Week three of my #FearieTalesBlog saw me look at Markus Heitz’s Fräulein Fearnot, based on tale number four in the Grimm Brothers collection, The Story of a Youth Who Went Forth to Learn What Fear Was.
I found Markus’ take on this traditional German fairy tales to be truly refreshing. He included many subtle references to the original tale so that if you have read The Story of a Youth Who Went Forth to Learn What Fear Was you were able to reminisce and ‘geek out’ (like at a good easter egg in a film). At the same time if you are not familiar with the traditional tale these subtle references will not ruin Markus’ story for you, in fact you just won’t recognise them (much like J.J. Abrams’ 2009 Star Trek reboot which, for me, included many references which I loved but didn’t ruin the film for my friends who had no idea what they were.)
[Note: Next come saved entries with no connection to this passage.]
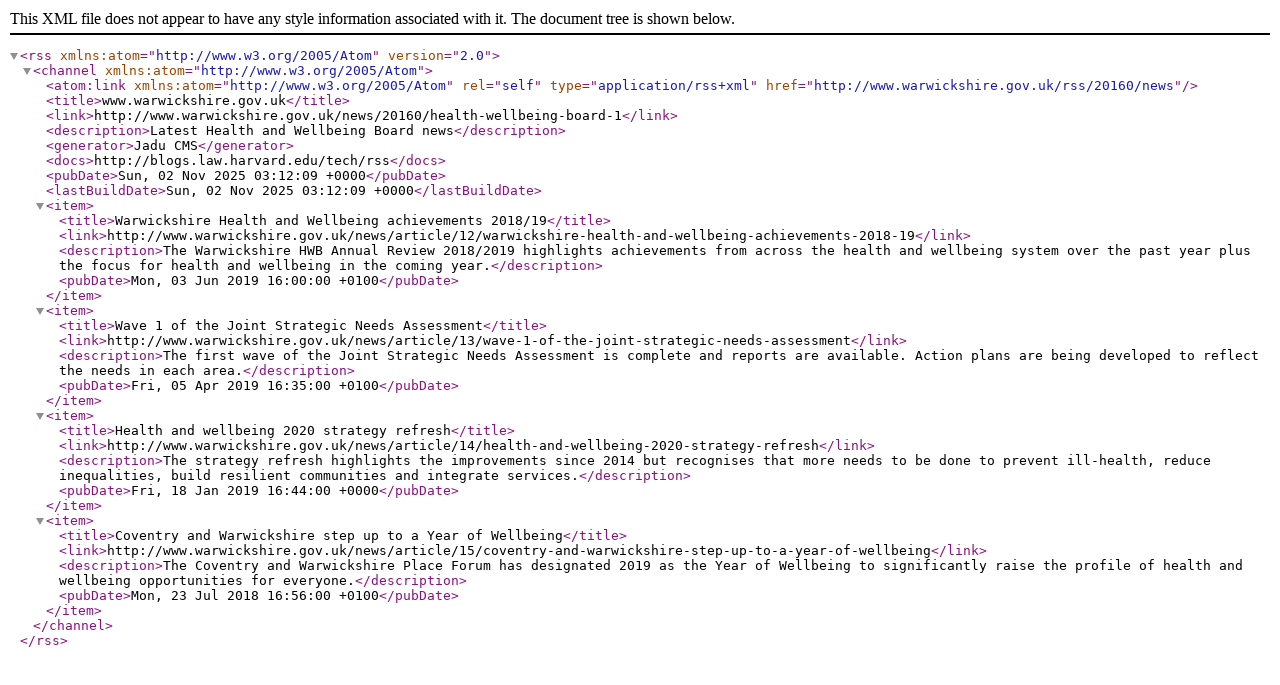

--- FILE ---
content_type: text/xml; charset=utf-8
request_url: https://www.warwickshire.gov.uk/rss/20160/news
body_size: 853
content:
<?xml version="1.0" encoding="utf-8"?>
<rss xmlns:atom="http://www.w3.org/2005/Atom" version="2.0">
  <channel xmlns:atom="http://www.w3.org/2005/Atom">
    <atom:link xmlns:atom="http://www.w3.org/2005/Atom" rel="self" type="application/rss+xml" href="http://www.warwickshire.gov.uk/rss/20160/news"/>
    <title>www.warwickshire.gov.uk</title>
    <link>http://www.warwickshire.gov.uk/news/20160/health-wellbeing-board-1</link>
    <description>Latest Health and Wellbeing Board news</description>
    <generator>Jadu CMS</generator>
    <docs>http://blogs.law.harvard.edu/tech/rss</docs>
    <pubDate>Sun, 02 Nov 2025 03:12:09 +0000</pubDate>
    <lastBuildDate>Sun, 02 Nov 2025 03:12:09 +0000</lastBuildDate>
    <item>
      <title>Warwickshire Health and Wellbeing achievements 2018/19</title>
      <link>http://www.warwickshire.gov.uk/news/article/12/warwickshire-health-and-wellbeing-achievements-2018-19</link>
      <description>The Warwickshire HWB Annual Review 2018/2019 highlights achievements from across the health and wellbeing system over the past year plus the focus for health and wellbeing in the coming year.</description>
      <pubDate>Mon, 03 Jun 2019 16:00:00 +0100</pubDate>
    </item>
    <item>
      <title>Wave 1 of the Joint Strategic Needs Assessment</title>
      <link>http://www.warwickshire.gov.uk/news/article/13/wave-1-of-the-joint-strategic-needs-assessment</link>
      <description>The first wave of the Joint Strategic Needs Assessment is complete and reports are available. Action plans are being developed to reflect the needs in each area.</description>
      <pubDate>Fri, 05 Apr 2019 16:35:00 +0100</pubDate>
    </item>
    <item>
      <title>Health and wellbeing 2020 strategy refresh</title>
      <link>http://www.warwickshire.gov.uk/news/article/14/health-and-wellbeing-2020-strategy-refresh</link>
      <description>The strategy refresh highlights the improvements since 2014 but recognises that more needs to be done to prevent ill-health, reduce inequalities, build resilient communities and integrate services.</description>
      <pubDate>Fri, 18 Jan 2019 16:44:00 +0000</pubDate>
    </item>
    <item>
      <title>Coventry and Warwickshire step up to a Year of Wellbeing</title>
      <link>http://www.warwickshire.gov.uk/news/article/15/coventry-and-warwickshire-step-up-to-a-year-of-wellbeing</link>
      <description>The Coventry and Warwickshire Place Forum has designated 2019 as the Year of Wellbeing to significantly raise the profile of health and wellbeing opportunities for everyone.</description>
      <pubDate>Mon, 23 Jul 2018 16:56:00 +0100</pubDate>
    </item>
  </channel>
</rss>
In his retelling Markus introduces us to Asa – a woman who has never known fear and her journey as she eventually breaks the curse Mephistopheles and Faust placed on Leipzig, at the bequest of Barabbas Prince. As a fan of the Faust legend and all of its iteration I enjoyed how Markus entwined it into his story and played on Goethe’s portrayal of Mephistopheles leading Faust through experiences that culminate in a lustful relationship in Barabbas Prince leading Asa through experiences which culminate in her finding love, and eventually *SPOILER ALERT* … fear.
Along with this Markus also brought a modern feel to the tale. From his scientific explanation of why the girl feels no fear to his use of a highly intelligent female protagonist, as opposed to a male one who is portrayed as ‘stupid and could neither learn nor understand anything’, Heitz delivers a version of The Story of a Youth Who Went Forth to Learn What Fear Was that doesn’t feel dated to a modern day reader.
The conclusion of Fräulein Fearnot again highlights this modern interpretation, whilst allowing Markus to provide us with one of the ‘easter eggs’ I mentioned earlier (in the form of his ‘gargantuan creature … half-fish, half-monstrosity’). Markus’ tale concludes with Asa experiencing the real fear, something she never sought out (unlike the younger son from the original tale), of losing the person she loves. This thought alone frightens her to her core, and is one which many people will be able to relate to.